Fighting to Control An Unruly Teen

Fighting to Control An Unruly Teen

This entry was posted in Uncategorized. Bookmark the permalink.
  1. The War on Control

    As a teacher for the past eight years, I have noticed a common thread between out of control classroom behavior and disrespectful attitudes at home.  Many parents come into Parent-Teacher conferences feeling discouraged and worn out.  I see parents who feel at their wits ends with their children and feel like they should give in altogether.  Before you throw in the towel, read the five tips below to help repair the fractures within your relationship with your teen.

     Take Back Control

    Many parents have lost control of discipline.  Parents either work unruly hours, share parental responsibilities with an ex, or have never knew how to control behavior modifications to begin with.  If you fall pray to one of the categories above, there is hope to seize control of your chaos. 

     Working Hard For the Money

    If you work insane hours, I suggest setting aside a time for the both of you to spend quality time together.  Give your adolescent and hour where he/she can have you all to themselves.  This will help remind them that they are your number one priority, and if done consistently, you both will come to look forward to the time spent together.

     Co-parents

    If you share parental responsibilities, I suggest a solid communication between parents.  Stop bickering over past insults; kids are keen to cracks within their parents’ demeanors, and if they feel that they can turn you both against one another, they will.  It takes the focus off of their disobedient behavior and creates confusion. 

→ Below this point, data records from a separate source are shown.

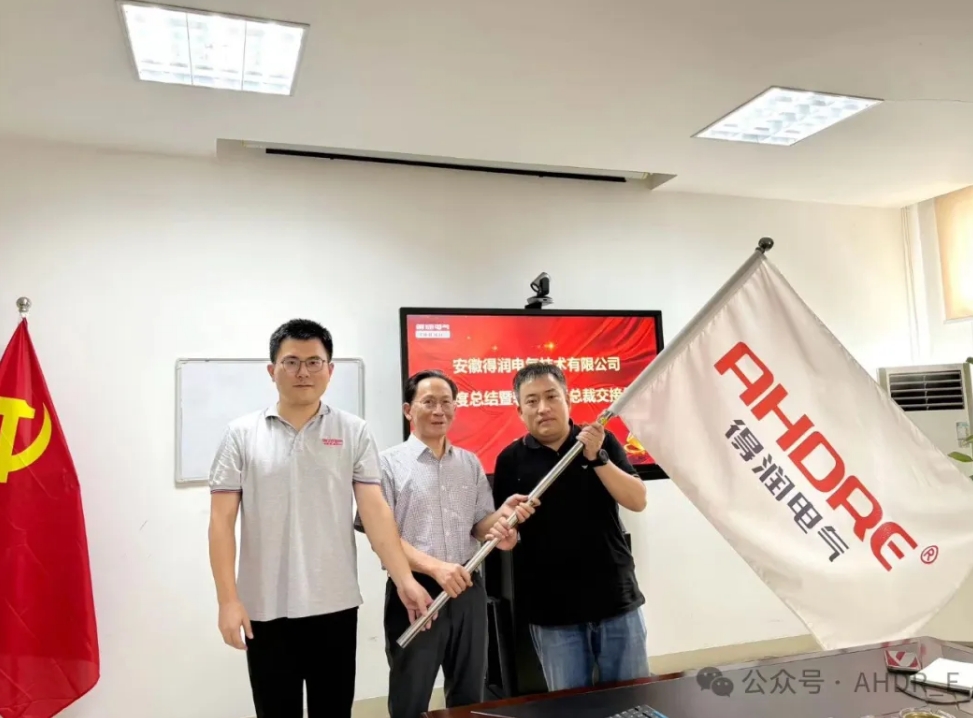 換季傳新，砥礪前行丨得潤(rùn)電氣2024年輪值總裁交接儀式圓滿完成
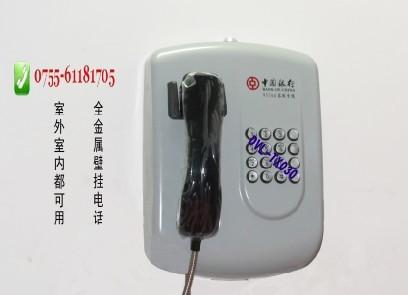 供應(yīng)合肥中國(guó)銀行自助區(qū)電話-銀行電話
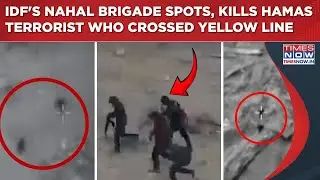 IDF's Nahal Brigade Wipes Out Hamas Terrorist Who Crossed Yellow Line | Big Gaza Threat Averted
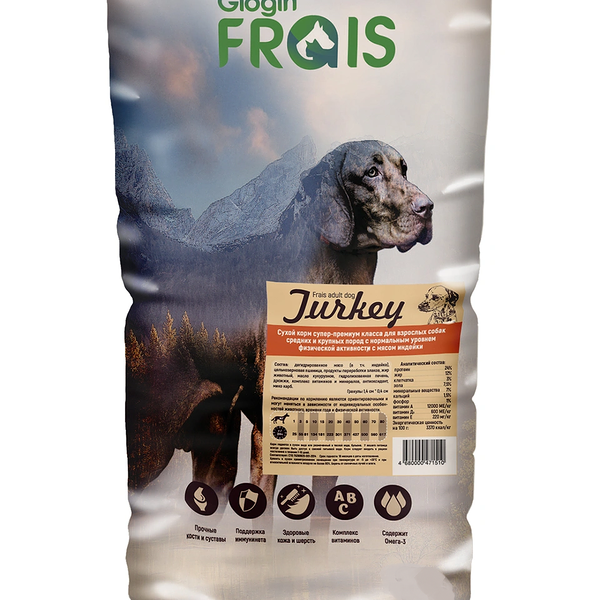 Корм для собак FRAIS Adult Dog Turkey для средних и крупных пород, индейка сух.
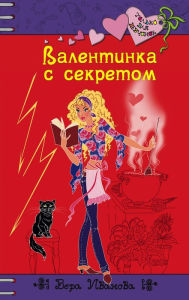 Title: Valentinka s sekretom, Author: Vera Ivanova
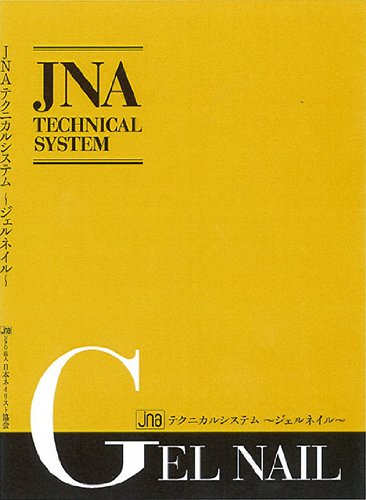 JNAテクニカルシステム ジェルネイル | NPO法人日本ネイリスト協会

     Behavior Modifications

    If you have always struggled controlling your child’s behavior, I suggest you institute a behavior modification chart.  This works wonders in my junior high school class room.  Students have a visual reminder of their responsibilities, rewards, and consequences.  The chart should be a graph where a child can see how they are doing daily on tasks that are expected of him/her.  By charting your teen’s behavior consistently you will begin to see a change in his/her overall abilities.

     Example

    Homework

    Dishes

    Laundry

    Nightly Reading

    Attitude

    Completed  🙂

    Completed 🙂

    Incomplete 🙁

    Incomplete 🙁

    Respectful 🙂

     Consistency is Key

    Nothing will change within your relationship with your teen if you are inconsistent.  Find a course of action and stick to it.  I have learned that teen NEED boundaries.  If they do not know what is expected of them, they will create their own expectations.  Remember your teen has enough friends, but he/she only has one group of parents.  Be firm in your convictions, and alter your strategies as you go along.  Saying that you made a mistake goes a long way.  If your plan is not working after one month, change it up, and talk to your teen about why it didn’t work.  If you feel uncomfortable talking to your child, start a corresponding journal where you both can communicate without fear of saying the wrong thing.  As long as you child knows that you are the boss, and that you genuinely care, things will begin to smooth out.